Um único tratamento, três doenças autoimunes controladas: o potencial das terapias CAR-T nas doenças autoimunes

AVANÇOS CIENTÍFICOS EM FOCO

Fabiana C. V. Giusti, PhD; Sara Tolouei, PhD e João B. Calixto, PhD

4/17/20262 min read

Introdução

As doenças autoimunes mediadas por células B, como a anemia hemolítica autoimune (AIHA), a púrpura trombocitopênica imune (ITP) e a síndrome antifosfolípide (SAF), são caracterizadas pela produção de autoanticorpos patogênicos que levam à destruição celular e a complicações clínicas graves. Em casos refratários, nos quais múltiplas linhas terapêuticas falham, o tratamento clínico torna-se extremamente desafiador, com impacto significativo na qualidade de vida e risco elevado de morbidade. Nos últimos anos, a terapia com células CAR-T direcionadas ao antígeno CD19 tem emergido como uma abordagem inovadora, capaz de promover uma “reprogramação” profunda do sistema imune ao eliminar células B disfuncionais. Embora resultados promissores tenham sido descritos em outras doenças autoimunes, ainda há escassez de evidências em AIHA grave e refratária.

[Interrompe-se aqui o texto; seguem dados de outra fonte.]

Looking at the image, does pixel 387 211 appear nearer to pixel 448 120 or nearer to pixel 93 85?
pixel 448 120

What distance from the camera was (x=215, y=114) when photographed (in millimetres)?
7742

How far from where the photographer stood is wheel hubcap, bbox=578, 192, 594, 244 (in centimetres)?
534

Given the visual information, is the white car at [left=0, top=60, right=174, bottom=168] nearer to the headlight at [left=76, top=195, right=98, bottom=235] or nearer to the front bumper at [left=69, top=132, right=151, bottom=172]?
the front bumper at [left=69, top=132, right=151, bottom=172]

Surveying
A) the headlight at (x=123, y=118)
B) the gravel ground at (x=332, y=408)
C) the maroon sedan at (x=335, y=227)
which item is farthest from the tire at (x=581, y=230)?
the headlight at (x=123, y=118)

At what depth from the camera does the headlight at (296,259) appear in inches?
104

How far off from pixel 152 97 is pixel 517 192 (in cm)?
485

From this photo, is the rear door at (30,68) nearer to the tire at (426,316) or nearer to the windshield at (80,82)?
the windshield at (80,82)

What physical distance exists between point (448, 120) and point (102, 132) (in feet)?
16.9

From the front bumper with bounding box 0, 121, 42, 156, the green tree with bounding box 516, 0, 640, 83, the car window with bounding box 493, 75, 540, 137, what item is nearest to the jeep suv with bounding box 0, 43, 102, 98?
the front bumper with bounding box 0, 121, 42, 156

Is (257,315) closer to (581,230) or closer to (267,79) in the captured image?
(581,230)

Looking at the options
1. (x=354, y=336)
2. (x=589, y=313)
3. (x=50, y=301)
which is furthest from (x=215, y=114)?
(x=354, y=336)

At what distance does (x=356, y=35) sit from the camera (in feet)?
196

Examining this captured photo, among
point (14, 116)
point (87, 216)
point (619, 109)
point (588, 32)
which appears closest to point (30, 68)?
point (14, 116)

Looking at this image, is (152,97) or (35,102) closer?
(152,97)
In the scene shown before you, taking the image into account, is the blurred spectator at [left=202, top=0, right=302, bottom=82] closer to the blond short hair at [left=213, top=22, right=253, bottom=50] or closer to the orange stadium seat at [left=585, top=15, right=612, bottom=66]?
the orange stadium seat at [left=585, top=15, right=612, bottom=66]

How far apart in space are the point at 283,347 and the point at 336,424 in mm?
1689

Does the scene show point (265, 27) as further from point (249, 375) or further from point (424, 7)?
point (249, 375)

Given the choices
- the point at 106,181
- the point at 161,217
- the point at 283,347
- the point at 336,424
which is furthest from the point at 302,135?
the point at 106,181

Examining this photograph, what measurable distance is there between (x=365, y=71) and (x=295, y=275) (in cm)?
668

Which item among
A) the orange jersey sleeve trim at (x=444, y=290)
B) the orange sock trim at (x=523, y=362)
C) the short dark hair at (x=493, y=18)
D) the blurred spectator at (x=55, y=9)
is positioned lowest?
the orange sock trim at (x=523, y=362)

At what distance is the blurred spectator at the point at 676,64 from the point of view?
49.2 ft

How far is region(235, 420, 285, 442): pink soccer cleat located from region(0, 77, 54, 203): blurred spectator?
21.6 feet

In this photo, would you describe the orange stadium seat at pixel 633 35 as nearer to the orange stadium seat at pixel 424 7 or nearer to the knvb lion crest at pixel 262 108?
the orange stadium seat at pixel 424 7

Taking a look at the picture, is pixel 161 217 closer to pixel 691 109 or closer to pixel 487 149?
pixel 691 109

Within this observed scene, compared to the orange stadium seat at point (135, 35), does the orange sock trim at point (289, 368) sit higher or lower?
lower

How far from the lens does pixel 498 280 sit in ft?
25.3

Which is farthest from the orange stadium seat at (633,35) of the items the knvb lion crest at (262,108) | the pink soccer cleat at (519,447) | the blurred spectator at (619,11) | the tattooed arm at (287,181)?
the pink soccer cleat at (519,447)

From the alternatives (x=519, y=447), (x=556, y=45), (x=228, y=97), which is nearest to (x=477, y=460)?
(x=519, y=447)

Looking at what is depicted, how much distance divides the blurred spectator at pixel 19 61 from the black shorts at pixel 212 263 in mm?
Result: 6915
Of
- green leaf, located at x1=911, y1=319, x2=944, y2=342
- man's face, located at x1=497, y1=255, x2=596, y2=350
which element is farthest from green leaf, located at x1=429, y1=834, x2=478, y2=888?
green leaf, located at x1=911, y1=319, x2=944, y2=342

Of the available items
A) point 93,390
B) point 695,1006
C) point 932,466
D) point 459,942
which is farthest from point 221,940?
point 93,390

O que os pesquisadores demonstraram

Em artigo publicado na revista Med, Isabel K. Korte e colaboradores relataram o caso de uma paciente de 47 anos com AIHA grave e refratária, associada à ITP e à síndrome antifosfolípide, que não respondeu a nove linhas terapêuticas prévias, incluindo rituximabe. Diante de um quadro clínico crítico, foi testada a terapia com células CAR-T anti-CD19 (zorpocabtagene autoleucel). Os resultados foram notáveis: houve depleção rápida e profunda de células B, independência transfusional já no sétimo dia e normalização da hemoglobina em 25 dias. Além disso, marcadores de hemólise foram resolvidos, os autoanticorpos antifosfolípides desapareceram e a ITP se estabilizou sem necessidade de tratamento adicional. Ao longo de 11 meses de acompanhamento, a paciente permaneceu em remissão sustentada e sem necessidade de terapias contínuas. Importante destacar que não foram observados eventos adversos típicos relevantes, como síndrome de liberação de citocinas ou neurotoxicidade, embora tenham ocorrido alterações laboratoriais compatíveis com toxicidade leve a moderada, possivelmente relacionadas a tratamentos prévios e sobrecarga de ferro.

Conclusões e perspectivas

Este relato demonstra, de forma inédita, que a terapia com CAR-T anti-CD19 pode induzir remissão rápida, profunda e duradoura em AIHA refratária, além de beneficiar simultaneamente outras doenças autoimunes coexistentes. Os resultados sugerem que essa abordagem promove um verdadeiro “reset” imunológico, potencialmente superior às estratégias convencionais de depleção de células B. Apesar do impacto clínico impressionante, trata-se de um estudo de caso único, o que limita a generalização dos achados. Assim, ensaios clínicos controlados são necessários para confirmar eficácia, segurança e definir o momento ideal de uso dessa terapia. Ainda assim, o trabalho reforça o potencial transformador das CAR-T tendo como alvo as células B no tratamento de doenças autoimunes graves.